Ivy League Muay Thai Diaries Part 2: Cortisol Spikes, Sleepless Nights, And Kentucky Fried Rice Cakes
The Diaries of a Rebel Ivy League PhD Student Preparing for his First Muay Thai Bout
This piece is the second entry in a six part mini series detailing the journey of Paul Muniz, an Ivy League PhD student preparing for his first Muay Thai bout. Paul will make his amateur debut at Friday Night Fights on February 28th, 2014 at the Broad Street Ballroom in New York City.

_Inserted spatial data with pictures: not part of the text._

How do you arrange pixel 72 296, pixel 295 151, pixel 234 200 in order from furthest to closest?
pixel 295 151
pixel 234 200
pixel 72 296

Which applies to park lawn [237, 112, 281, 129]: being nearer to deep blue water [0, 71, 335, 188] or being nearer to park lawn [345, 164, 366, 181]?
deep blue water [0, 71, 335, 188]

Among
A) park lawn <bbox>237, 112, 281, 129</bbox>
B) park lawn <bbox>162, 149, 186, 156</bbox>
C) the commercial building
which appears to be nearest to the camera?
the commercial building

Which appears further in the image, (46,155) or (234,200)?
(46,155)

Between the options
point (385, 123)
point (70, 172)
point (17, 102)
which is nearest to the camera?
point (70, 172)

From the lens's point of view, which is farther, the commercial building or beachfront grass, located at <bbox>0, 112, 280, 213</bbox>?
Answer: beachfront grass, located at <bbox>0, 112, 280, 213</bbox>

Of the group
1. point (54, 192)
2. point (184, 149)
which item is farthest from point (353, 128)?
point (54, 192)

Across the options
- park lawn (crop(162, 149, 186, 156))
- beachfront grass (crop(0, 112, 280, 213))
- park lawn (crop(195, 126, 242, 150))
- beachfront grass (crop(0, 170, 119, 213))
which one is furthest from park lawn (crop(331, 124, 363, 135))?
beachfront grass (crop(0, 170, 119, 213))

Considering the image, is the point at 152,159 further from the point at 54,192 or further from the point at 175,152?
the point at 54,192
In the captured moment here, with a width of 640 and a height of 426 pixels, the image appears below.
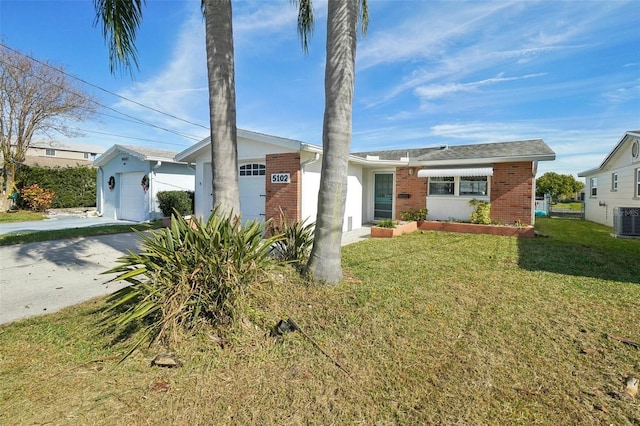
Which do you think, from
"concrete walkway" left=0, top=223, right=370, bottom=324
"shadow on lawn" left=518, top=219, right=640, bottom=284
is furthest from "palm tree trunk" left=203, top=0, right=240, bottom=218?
"shadow on lawn" left=518, top=219, right=640, bottom=284

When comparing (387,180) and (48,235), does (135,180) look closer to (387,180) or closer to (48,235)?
(48,235)

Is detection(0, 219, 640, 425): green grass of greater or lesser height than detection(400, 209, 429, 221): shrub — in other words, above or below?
below

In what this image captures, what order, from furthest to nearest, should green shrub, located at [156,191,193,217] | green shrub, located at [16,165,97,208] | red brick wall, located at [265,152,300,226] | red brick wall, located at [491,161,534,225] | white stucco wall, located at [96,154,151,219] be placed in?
1. green shrub, located at [16,165,97,208]
2. white stucco wall, located at [96,154,151,219]
3. green shrub, located at [156,191,193,217]
4. red brick wall, located at [491,161,534,225]
5. red brick wall, located at [265,152,300,226]

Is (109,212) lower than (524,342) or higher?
higher

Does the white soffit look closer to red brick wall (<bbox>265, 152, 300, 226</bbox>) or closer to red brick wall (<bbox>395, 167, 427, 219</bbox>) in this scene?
red brick wall (<bbox>395, 167, 427, 219</bbox>)

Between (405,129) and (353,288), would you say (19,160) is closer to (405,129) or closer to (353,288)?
(353,288)

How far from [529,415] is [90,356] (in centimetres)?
433

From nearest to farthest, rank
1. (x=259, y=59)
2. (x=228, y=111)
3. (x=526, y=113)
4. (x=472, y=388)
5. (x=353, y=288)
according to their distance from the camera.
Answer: (x=472, y=388) → (x=353, y=288) → (x=228, y=111) → (x=259, y=59) → (x=526, y=113)

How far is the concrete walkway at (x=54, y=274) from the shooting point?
5027 mm

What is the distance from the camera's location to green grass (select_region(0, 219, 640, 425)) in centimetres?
253

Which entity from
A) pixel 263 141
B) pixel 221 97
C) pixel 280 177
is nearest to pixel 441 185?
pixel 280 177

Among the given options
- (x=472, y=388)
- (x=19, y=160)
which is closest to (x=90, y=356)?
(x=472, y=388)

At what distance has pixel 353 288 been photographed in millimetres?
5133

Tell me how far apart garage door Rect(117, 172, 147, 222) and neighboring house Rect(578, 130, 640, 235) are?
21.7 meters
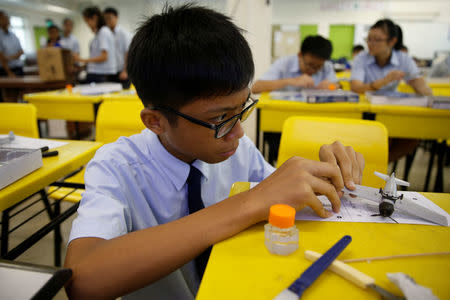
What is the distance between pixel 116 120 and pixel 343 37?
10.2 meters

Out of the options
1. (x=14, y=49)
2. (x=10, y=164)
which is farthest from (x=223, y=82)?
(x=14, y=49)

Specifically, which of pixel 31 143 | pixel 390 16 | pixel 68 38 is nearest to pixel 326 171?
pixel 31 143

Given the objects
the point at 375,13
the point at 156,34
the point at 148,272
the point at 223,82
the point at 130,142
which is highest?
the point at 375,13

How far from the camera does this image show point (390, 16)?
29.9 ft

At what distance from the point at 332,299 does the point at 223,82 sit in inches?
18.1

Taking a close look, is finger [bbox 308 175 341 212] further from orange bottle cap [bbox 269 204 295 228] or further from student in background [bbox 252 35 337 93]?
student in background [bbox 252 35 337 93]

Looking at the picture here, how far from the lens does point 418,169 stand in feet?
9.64

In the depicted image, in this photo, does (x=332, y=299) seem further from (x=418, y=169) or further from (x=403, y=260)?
(x=418, y=169)

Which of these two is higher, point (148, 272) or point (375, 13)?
point (375, 13)

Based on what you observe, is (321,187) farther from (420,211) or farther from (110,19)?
(110,19)

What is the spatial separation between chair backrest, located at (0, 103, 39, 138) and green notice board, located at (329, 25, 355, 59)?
996cm

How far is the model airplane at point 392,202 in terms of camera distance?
20.7 inches

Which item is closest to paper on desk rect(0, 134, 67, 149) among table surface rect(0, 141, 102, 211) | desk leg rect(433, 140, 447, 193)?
table surface rect(0, 141, 102, 211)

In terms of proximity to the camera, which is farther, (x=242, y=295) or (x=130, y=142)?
Result: (x=130, y=142)
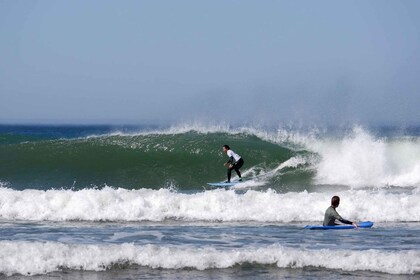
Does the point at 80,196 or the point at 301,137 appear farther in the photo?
the point at 301,137

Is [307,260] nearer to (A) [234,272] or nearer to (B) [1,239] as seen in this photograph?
(A) [234,272]

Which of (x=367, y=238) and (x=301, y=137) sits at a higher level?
(x=301, y=137)

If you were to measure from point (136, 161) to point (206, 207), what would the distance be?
1003cm

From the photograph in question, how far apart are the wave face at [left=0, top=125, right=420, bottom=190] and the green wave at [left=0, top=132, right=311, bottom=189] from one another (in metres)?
0.03

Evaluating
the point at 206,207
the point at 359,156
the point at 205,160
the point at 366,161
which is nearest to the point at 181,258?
the point at 206,207

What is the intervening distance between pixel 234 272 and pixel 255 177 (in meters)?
13.8

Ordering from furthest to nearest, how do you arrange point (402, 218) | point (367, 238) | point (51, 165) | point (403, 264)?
point (51, 165)
point (402, 218)
point (367, 238)
point (403, 264)

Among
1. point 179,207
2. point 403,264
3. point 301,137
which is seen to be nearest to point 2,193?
point 179,207

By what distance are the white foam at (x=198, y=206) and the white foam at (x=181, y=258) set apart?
16.6 feet

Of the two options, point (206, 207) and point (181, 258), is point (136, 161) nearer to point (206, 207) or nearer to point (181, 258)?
point (206, 207)

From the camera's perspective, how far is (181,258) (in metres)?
11.8

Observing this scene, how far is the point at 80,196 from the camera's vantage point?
18312mm

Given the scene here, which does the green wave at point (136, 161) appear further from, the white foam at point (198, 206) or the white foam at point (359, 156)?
the white foam at point (198, 206)

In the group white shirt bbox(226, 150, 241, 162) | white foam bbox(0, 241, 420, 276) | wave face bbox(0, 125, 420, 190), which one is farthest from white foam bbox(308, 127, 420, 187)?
white foam bbox(0, 241, 420, 276)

Part 2: Cortisol Spikes, Sleepless Nights, And Kentucky Fried Rice Cakes
I’m fighting in exactly two weeks.
This realization just hit me hard. Somewhere out there, my opponent is training to knock me out in front of my closest friends and family members, who will be among hundreds of other spectators. I don’t like this notion. It terrifies me. I’m training hard to make sure that he doesn’t achieve his goals, but today, right now, the sacrifices that I am making are weighing on me.
Coach Jaffer asked me to join him for a six day trip down to Louisville, KY to train under Eric Haycraft at the Real Fighter’s Gym. Coach Haycraft was Jaffer’s cornerman when he won his world title last year and Jaffer has been planning to make this trip since the day he won the belt. Given that this week is Cornell’s February break, I was able to make this trip and I am currently on day three of training. Team Haycraft has been extremely welcoming to us and I am learning tons. This is a golden opportunity to gain a leg up on my competition.
This opportunity comes at a price, though. Today is Valentine’s day and Coach Jaffer and I are away from our respective girlfriends, both of whom are pretty damn awesome. In some ways, it feels to me like I am disrespecting the girl who has been my rock throughout the first ten weeks of my fight camp. Even though she understands why I’m doing this, it still kind of sucks.
Spending this week with Coach Jaffer provides me with a double edged sword with two of the sharpest blades imaginable. Coach holds a Master’s degree in nutrition and he has taken complete control over my nutritional programming for the week. To be fair, he is phenomenal at what he does and my weight is on point. But I am already down 25 pounds in ten weeks and I still have another ten to go. We have decided to try to minimize dehydration for weigh-ins on the day before the event, so the goal is to legitimately lose an additional ten pounds in two weeks. Possible? Yes. But damnit, I just want a cheeseburger and fries.
I have a pretty nasty sugar addiction, and I think my body might be going through a little bit of sugar withdrawal from the weight cut. When combined with the cortisol spikes that happen from the natural anxieties associated with prepping for a fight, this isn’t a good combination. I have to constantly be on top of my mood, as I catch myself falling in and out of depressive states.
This really sucks.
There is one bright spot in my diet, though: I’ve fallen in love with rice cakes and peanut butter, which I can have periodically throughout the day.
Training down here has been hard, and its even harder with a restricted diet and some of the other complications that we have had to deal with. On day one, we flew out of New Jersey at 3am on only two hours of sleep. By the time we got to the hotel and settled in, it was time to train. It was a sparring day, and Coach Haycraft threw us right in the mix. Sleep deprivation, dehydration from travel, and getting punched in the face was not a fun combination.
We have caught up on sleep since then, but training is relentless nonetheless. This might just be the hardest that I’ve ever worked in the gym, but I want this win. We have been averaging about 25 rounds of hard work each day, but I figure I’ll sweat now so that I don’t have to bleed later. This level of dedication is inspiring when it is romanticized in movies, but the reality is that it is physically and emotionally taxing and loaded with sacrifices that I didn’t realize I’d have to make.